### [WORKING DATA]
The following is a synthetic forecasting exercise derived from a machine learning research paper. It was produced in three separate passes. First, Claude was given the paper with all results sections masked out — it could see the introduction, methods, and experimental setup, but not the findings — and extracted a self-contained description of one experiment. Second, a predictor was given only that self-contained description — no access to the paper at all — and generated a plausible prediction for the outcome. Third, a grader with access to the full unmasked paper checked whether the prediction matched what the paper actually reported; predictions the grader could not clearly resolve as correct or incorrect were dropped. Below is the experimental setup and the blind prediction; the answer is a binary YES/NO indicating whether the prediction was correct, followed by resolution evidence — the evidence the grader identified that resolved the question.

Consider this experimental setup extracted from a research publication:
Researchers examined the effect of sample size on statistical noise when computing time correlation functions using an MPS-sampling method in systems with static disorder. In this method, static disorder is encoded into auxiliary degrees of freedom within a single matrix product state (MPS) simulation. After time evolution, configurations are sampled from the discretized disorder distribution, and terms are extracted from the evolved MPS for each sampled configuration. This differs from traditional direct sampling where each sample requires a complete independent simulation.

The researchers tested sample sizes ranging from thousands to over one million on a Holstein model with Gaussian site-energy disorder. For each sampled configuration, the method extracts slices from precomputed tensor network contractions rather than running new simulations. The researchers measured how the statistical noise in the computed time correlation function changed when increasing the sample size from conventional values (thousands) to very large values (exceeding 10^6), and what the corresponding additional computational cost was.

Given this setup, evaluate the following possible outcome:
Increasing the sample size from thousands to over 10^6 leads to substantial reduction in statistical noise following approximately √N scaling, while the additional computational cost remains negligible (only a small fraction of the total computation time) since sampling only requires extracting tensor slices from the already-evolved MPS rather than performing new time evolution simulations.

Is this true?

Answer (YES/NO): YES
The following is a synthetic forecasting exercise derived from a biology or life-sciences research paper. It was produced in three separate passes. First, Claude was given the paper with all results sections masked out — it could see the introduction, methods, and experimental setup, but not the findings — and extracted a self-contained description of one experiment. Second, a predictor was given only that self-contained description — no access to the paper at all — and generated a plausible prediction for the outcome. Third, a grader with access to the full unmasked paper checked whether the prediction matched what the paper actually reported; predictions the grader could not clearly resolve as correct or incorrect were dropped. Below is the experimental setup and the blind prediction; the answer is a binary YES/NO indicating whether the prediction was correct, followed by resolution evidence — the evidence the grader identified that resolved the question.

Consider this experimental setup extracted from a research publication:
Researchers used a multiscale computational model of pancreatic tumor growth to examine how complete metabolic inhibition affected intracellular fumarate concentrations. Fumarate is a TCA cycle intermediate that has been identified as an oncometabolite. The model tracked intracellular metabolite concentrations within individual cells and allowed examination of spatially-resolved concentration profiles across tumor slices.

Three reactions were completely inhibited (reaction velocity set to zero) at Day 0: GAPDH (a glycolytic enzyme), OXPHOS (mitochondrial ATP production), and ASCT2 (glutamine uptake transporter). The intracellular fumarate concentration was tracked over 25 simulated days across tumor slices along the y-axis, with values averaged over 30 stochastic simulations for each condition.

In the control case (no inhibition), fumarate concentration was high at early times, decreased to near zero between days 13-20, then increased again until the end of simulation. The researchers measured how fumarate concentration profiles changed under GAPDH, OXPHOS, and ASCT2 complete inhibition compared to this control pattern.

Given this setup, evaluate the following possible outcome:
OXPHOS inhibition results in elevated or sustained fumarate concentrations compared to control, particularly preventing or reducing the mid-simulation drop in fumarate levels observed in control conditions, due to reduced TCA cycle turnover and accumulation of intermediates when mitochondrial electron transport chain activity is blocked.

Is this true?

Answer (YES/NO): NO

### [GOAL OF THE EXERCISE]
For the string "concentrations", show each line of the listing where it appears.

### [RESPONSE FOR THIS EXERCISE]
Researchers used a multiscale computational model of pancreatic tumor growth to examine how complete metabolic inhibition affected intracellular fumarate concentrations. Fumarate is a TCA cycle intermediate that has been identified as an oncometabolite. The model tracked intracellular metabolite concentrations within individual cells and allowed examination of spatially-resolved concentration profiles across tumor slices.
OXPHOS inhibition results in elevated or sustained fumarate concentrations compared to control, particularly preventing or reducing the mid-simulation drop in fumarate levels observed in control conditions, due to reduced TCA cycle turnover and accumulation of intermediates when mitochondrial electron transport chain activity is blocked.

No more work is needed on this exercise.